I looked forward to that moment, three to six weeks after surgery, when the implant would be turned on for the first time. I’d watched many videos of children hearing their first sounds when the device was activated. The payoff was seeing the child suddenly look around when the first tones were transmitted to the device. I was sure that Patricia, being so advanced, would use her sign language skills to communicate how she felt.
I pulled Carly aside and asked, “How are you doing?”
She shrugged. She was handling the situation with good grace, accepting the will of the “village” that was our extended family. I resisted the urge to repeat my arguments. The pros and cons had been hashed over enough.
An hour in, I walked over to the doors to the surgery department. I saw some frantic comings and goings for the OR that held my niece. An icicle of worry invaded my heart.
Soon after that, the head surgeon walked to the waiting room, his head down. He asked to speak privately with Carly and Angelo.
Chapter Four
In my office, Nicole put her hand on my shoulder, startling me out of my agonizing revisitation of those events.
“You okay, Dad?” she asked.
“What? Oh, sorry. Yeah, I’m fine.”
“They just arriv
ed. Horace Scully, Molly Scully, and Molly’s attorney. You’re sure you’re okay?”
“Yeah, just enjoying the fire. Show them in.”
Ursula Pinart, Molly’s lawyer, came in first and gave me a peck on the cheek. A little more than a peck, actually. She was a good friend and a competent attorney. Ursula was a few years older than I, with salt-and-pepper hair pulled back into a tight bun. She looked more like a psychological counselor than a legal one, with a smile that radiated kindness and eyes that twinkled, as if she were about to share a joke.

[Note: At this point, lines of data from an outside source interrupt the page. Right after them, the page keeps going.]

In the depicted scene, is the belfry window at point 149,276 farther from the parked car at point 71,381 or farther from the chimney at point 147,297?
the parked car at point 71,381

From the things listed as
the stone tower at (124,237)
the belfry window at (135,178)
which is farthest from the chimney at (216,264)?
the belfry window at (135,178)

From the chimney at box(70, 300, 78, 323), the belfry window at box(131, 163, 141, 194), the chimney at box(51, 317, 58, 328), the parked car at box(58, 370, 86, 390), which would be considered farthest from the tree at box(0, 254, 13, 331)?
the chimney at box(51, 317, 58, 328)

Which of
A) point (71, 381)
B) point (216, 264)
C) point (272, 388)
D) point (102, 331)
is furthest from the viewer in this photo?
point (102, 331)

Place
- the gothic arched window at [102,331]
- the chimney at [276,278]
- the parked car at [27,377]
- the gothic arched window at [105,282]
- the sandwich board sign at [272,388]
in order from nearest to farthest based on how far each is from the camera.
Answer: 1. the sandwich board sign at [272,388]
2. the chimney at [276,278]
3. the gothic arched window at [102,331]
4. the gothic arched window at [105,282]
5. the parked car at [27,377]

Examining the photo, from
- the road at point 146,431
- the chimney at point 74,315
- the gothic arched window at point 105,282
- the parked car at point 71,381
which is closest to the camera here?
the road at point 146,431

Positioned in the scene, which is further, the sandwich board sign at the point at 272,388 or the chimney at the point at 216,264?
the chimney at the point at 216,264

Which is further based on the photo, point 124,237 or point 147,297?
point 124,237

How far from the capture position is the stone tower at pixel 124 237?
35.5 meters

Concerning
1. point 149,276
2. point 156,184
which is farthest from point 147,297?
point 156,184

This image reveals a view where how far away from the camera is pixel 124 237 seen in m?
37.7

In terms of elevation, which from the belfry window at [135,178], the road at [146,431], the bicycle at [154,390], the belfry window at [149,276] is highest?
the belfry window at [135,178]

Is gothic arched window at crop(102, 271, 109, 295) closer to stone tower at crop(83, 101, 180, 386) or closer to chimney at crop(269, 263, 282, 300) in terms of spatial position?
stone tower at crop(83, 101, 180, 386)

Molly followed with a bit of a limp and an apologetic grimace. “I’m so sorry, Ursula said it would be okay to bring her.” She had her daughter on her hip, a cute pixie whose pigtails were tied with pink bows.
“You must be Hortense,” I said, leaning down. “How old are you, Hortense?”
She turned away, squeezing her head against her mom’s shoulder, but held up a hand with four fingers awkwardly extended.
“Four years old. What a big girl!” That was how old Patricia would have been. I blinked a few times. Keep it together, Garrett.
“She’s shy, and she’ll be quiet. She’s very well behaved.”
Nicole was behind Horace. “Dad, I’d be happy to watch her—”
I made the sign for “No!” and said out loud, “Why don’t you get some coffees?”
She took the orders, and I got the clients seated around the table in the center of my office. I kept a box of toys by the fireplace.
“Hortense, you’re welcome to play with any of these. This one on the top is a lot of fun.” The centerpiece of my kid zone was a six-sided play cube with a bead maze on the top—colorful wires with beads that could be moved along them. Each side had fun activities such as interlocking plastic gears and an abacus.
Hortense shook her head and gripped her mom tighter.
“Or not. But feel free to play with them if you get bored.” I returned to the table, a heavy antique that matched the men’s club atmosphere.
“Pleased to meet you, Molly. I’m very sorry for your loss.” I shook her hand. She was apparently fighting a battle against her weight, a war the bad guys were winning, but her round face was pleasant and held a warm smile.